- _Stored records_
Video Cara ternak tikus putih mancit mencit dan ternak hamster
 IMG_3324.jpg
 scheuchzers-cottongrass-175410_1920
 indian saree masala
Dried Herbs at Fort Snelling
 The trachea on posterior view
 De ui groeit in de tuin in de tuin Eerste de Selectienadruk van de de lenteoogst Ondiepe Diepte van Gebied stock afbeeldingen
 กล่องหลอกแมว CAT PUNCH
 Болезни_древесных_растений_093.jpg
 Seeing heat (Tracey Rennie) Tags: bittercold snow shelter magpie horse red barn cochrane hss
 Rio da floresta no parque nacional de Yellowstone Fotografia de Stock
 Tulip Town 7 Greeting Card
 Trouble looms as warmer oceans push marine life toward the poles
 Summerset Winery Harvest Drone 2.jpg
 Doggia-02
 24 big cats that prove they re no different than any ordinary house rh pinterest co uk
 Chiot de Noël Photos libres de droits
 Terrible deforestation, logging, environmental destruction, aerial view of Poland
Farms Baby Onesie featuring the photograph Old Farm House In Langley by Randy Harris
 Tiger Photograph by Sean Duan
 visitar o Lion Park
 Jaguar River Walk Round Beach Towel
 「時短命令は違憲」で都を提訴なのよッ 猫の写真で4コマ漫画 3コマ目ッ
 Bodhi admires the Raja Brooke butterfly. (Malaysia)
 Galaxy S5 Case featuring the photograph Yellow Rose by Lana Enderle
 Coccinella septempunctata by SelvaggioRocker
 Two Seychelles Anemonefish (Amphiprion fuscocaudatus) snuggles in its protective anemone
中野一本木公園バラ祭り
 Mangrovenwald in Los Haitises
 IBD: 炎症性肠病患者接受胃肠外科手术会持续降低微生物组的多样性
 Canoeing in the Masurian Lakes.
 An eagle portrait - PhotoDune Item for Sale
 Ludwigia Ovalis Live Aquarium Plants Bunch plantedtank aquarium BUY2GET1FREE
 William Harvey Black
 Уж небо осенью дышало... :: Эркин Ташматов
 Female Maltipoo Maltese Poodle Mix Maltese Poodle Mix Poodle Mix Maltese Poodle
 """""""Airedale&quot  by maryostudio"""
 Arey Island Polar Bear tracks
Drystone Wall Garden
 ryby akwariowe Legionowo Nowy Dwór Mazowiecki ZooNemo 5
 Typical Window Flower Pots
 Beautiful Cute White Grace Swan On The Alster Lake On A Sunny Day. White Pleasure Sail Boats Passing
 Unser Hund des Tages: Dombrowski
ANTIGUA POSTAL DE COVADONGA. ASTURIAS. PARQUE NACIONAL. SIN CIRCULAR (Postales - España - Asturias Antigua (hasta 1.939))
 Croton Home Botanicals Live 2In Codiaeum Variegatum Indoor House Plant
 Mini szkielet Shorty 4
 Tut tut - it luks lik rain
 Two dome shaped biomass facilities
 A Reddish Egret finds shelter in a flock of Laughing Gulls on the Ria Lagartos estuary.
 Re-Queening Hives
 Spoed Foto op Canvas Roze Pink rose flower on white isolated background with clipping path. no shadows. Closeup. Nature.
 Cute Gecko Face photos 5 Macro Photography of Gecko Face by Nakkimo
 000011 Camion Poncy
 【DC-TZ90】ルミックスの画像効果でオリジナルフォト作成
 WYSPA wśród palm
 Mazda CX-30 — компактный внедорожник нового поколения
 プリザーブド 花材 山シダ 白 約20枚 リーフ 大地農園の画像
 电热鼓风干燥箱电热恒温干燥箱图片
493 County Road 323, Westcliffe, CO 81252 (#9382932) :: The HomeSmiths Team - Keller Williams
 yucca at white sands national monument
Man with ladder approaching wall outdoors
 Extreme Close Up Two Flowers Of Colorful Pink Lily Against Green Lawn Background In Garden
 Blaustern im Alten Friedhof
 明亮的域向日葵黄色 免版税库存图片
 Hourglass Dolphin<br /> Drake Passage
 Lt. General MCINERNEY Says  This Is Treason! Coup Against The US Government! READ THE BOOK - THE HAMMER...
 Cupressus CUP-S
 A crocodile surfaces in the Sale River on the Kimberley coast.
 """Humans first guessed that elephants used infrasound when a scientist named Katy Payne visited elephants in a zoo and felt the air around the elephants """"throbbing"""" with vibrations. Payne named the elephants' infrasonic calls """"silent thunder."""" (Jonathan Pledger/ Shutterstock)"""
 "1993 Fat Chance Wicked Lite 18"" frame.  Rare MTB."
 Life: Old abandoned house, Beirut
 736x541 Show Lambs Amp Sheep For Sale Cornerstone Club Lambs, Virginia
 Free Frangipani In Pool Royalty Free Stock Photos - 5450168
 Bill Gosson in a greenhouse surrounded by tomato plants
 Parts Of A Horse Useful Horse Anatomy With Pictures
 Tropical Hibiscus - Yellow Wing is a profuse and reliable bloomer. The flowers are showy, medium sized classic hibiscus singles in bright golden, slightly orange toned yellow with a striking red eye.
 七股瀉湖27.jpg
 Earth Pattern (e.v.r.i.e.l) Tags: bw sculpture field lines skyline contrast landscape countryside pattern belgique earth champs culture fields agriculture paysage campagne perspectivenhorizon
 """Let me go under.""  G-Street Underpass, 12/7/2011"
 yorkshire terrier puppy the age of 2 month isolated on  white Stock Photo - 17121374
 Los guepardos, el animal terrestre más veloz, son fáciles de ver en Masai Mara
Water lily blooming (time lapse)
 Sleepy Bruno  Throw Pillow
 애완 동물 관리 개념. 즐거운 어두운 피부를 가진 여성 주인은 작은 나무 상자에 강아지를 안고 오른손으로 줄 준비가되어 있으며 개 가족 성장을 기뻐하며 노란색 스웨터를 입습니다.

- _WORK INSTRUCTION_
Look above for the line with "Dried Herbs at Fort Snelling" and the line with "Female Maltipoo Maltese", and reproduce exactly those two lines plus every line between, nothing more.

- _SOLVED EXERCISE_
Dried Herbs at Fort Snelling
 The trachea on posterior view
 De ui groeit in de tuin in de tuin Eerste de Selectienadruk van de de lenteoogst Ondiepe Diepte van Gebied stock afbeeldingen
 กล่องหลอกแมว CAT PUNCH
 Болезни_древесных_растений_093.jpg
 Seeing heat (Tracey Rennie) Tags: bittercold snow shelter magpie horse red barn cochrane hss
 Rio da floresta no parque nacional de Yellowstone Fotografia de Stock
 Tulip Town 7 Greeting Card
 Trouble looms as warmer oceans push marine life toward the poles
 Summerset Winery Harvest Drone 2.jpg
 Doggia-02
 24 big cats that prove they re no different than any ordinary house rh pinterest co uk
 Chiot de Noël Photos libres de droits
 Terrible deforestation, logging, environmental destruction, aerial view of Poland
Farms Baby Onesie featuring the photograph Old Farm House In Langley by Randy Harris
 Tiger Photograph by Sean Duan
 visitar o Lion Park
 Jaguar River Walk Round Beach Towel
 「時短命令は違憲」で都を提訴なのよッ 猫の写真で4コマ漫画 3コマ目ッ
 Bodhi admires the Raja Brooke butterfly. (Malaysia)
 Galaxy S5 Case featuring the photograph Yellow Rose by Lana Enderle
 Coccinella septempunctata by SelvaggioRocker
 Two Seychelles Anemonefish (Amphiprion fuscocaudatus) snuggles in its protective anemone
中野一本木公園バラ祭り
 Mangrovenwald in Los Haitises
 IBD: 炎症性肠病患者接受胃肠外科手术会持续降低微生物组的多样性
 Canoeing in the Masurian Lakes.
 An eagle portrait - PhotoDune Item for Sale
 Ludwigia Ovalis Live Aquarium Plants Bunch plantedtank aquarium BUY2GET1FREE
 William Harvey Black
 Уж небо осенью дышало... :: Эркин Ташматов
 Female Maltipoo Maltese Poodle Mix Maltese Poodle Mix Poodle Mix Maltese Poodle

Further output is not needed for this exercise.